Vou tentar não dimensionar tanto uma situação tão simples que acaba de acontecer. Na verdade acho que acabo de me ver preso nas amarras da minha mente. O pensamento começou a penetrar em camadas de interpretações cerebrais de alta proporção.
Acabo de perceber que superdimensionei tudo. E tudo começou numa simples olhada, por três vezes, no relógio. Percebi que as horas estavam exatas: 09:00h. 13:00h, 17:00h. Porque essa trágica coincidência?
Certamente ao olhar essas três vezes no relógio, e perceber que as horas estavam exatas, me fizeram acreditar em uma sequência negativa de acontecimentos. Seria um sinal para a chegada da morte? Ela aconteceria em três atos simétricos e tentaria carregar por três vezes a minha já combalida vida? Seriam três horários que me trariam alguma punição cancerígena no meu corpo? As horas do resultado das biópsias? Meu corpo estaria com a comorbidade de três doenças diferentes?
Definitivamente, seria mais fácil imaginar que essa sequência me traria sorte. Isso seria o mais óbvio de acontecer. Para a maioria… Estou preso em combinações negativas, três, sempre três. E as três vezes que eu olhei no relógio, ele estava com a exatidão do horário “redondo”. Triste constatação, pois esses pensamentos me tiraram praticamente todo o dia.
Desde a hora em que fui passear com o meu cachorro, e minha mente vagou para essas possibilidades, e mesmo na concentração de ter assistido por três horas um bom filme, me perdi no enredo por não conseguir parar de pensar nessa sequência. O pior, já tendo passado o dia inteiro neste pensamento, foi na hora de deitar a cabeça no travesseiro para dormir, que ele não parou de pulsar.   
Vou implodir tudo de uma vez, talvez uma superdosagem de Clonazepam possa aliviar um pouco esses pensamentos negativos. Antes eu fosse viciado em lavar as mãos por mais de duzentas vezes ao dia. Mas o que está pegando é que essa sequencia de horário, eu olhei três vezes no relógio, em momentos diferentes, e foram 09:00h, 13:00h e 17:00h. Números ímpares, diferença de quatro horas entre as olhadas.
Mas essa diferença de quatro horas é um número par.

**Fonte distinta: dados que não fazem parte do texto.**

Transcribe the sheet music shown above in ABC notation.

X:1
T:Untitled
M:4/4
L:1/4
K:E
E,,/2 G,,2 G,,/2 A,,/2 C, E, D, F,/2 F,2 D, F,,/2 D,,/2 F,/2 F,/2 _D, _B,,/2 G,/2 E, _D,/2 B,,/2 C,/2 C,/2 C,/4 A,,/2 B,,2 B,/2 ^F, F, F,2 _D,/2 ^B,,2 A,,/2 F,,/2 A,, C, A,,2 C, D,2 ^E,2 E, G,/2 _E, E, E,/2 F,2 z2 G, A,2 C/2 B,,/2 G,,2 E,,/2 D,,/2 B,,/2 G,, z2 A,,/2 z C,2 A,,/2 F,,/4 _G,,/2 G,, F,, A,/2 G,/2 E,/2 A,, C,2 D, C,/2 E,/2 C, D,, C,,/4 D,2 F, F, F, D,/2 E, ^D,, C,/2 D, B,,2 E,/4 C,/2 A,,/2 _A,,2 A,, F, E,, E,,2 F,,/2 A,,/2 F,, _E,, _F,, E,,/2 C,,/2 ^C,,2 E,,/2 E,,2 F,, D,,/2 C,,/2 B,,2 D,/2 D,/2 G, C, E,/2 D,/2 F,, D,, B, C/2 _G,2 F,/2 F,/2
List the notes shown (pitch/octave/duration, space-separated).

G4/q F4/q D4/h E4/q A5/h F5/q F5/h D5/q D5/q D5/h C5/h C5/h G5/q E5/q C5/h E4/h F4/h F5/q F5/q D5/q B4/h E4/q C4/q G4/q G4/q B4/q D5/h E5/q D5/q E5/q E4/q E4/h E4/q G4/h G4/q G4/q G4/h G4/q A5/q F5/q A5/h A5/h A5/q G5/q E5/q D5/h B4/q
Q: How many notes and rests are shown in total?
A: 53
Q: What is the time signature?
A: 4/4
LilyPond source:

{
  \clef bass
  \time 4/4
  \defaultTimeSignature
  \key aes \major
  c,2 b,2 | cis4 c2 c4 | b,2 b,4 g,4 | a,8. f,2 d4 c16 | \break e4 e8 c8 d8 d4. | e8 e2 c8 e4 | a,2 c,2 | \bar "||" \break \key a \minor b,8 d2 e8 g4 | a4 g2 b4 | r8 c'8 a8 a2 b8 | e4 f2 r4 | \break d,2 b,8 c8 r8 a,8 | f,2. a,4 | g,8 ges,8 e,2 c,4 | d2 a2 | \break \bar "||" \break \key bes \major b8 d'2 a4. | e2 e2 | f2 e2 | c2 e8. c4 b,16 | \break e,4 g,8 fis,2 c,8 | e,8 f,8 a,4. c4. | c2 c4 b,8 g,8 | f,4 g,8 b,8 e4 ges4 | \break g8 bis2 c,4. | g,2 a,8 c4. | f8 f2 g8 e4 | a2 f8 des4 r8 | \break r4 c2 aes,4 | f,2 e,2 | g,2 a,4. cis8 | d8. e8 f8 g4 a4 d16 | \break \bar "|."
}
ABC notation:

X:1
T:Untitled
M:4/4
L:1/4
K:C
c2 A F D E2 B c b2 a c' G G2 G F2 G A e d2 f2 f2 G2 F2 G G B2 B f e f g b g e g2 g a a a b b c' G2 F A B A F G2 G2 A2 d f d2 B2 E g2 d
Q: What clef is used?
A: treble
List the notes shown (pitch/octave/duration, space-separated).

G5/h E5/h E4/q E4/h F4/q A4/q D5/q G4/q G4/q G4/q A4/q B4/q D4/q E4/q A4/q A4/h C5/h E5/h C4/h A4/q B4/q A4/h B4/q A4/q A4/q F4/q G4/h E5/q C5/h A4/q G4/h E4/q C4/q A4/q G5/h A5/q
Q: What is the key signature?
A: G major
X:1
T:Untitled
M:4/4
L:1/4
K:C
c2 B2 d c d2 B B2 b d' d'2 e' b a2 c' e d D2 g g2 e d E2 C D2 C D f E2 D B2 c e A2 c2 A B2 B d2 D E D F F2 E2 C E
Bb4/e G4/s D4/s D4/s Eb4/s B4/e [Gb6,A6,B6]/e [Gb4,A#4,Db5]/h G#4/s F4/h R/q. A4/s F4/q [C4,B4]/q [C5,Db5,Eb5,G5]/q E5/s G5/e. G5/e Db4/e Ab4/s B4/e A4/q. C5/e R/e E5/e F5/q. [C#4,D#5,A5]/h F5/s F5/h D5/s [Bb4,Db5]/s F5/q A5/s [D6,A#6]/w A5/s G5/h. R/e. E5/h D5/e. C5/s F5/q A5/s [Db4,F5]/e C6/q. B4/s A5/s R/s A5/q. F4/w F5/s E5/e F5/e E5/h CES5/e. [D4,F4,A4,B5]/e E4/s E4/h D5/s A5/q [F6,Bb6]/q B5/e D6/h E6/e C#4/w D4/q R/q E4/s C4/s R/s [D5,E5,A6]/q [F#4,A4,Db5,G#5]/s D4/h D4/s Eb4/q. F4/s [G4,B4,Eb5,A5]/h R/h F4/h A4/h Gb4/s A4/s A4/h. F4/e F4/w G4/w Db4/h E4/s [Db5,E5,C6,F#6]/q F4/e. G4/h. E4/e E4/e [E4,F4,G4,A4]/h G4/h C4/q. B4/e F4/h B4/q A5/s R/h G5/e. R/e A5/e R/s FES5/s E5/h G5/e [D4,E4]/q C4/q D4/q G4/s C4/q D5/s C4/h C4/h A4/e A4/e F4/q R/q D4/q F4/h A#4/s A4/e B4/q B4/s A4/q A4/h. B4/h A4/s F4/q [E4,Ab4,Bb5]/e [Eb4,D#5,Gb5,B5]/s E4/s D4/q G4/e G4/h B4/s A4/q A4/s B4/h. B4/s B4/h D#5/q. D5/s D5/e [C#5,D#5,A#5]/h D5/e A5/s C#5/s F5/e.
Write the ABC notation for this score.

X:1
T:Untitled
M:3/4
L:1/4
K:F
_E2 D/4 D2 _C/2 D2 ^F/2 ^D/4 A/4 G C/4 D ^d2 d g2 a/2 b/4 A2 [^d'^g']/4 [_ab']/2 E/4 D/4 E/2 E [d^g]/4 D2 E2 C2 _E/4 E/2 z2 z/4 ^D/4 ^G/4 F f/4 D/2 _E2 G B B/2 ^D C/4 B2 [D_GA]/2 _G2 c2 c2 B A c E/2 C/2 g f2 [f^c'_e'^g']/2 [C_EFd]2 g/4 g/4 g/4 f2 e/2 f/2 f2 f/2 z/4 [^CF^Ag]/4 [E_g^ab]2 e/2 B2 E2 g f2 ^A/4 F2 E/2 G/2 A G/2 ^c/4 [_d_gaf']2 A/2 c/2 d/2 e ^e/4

Sim, agora isso acabou de gerar mais uma especulação na minha cabeça, negativa evidentemente. Talvez as quatro rupturas do meu “eu” com o meu próprio sentimento de perversidade comigo mesmo?
“Relaxe meu caro”, o Clonazepam acabou de entrar no sangue, acabo de conseguir respirar um momento de trégua no meu cérebro. A possibilidade de agora experimentar a bênção de uma temporária paz, me conforta na cama, com a cabeça no travesseiro, olhando para o vazio do meu teto amarelo.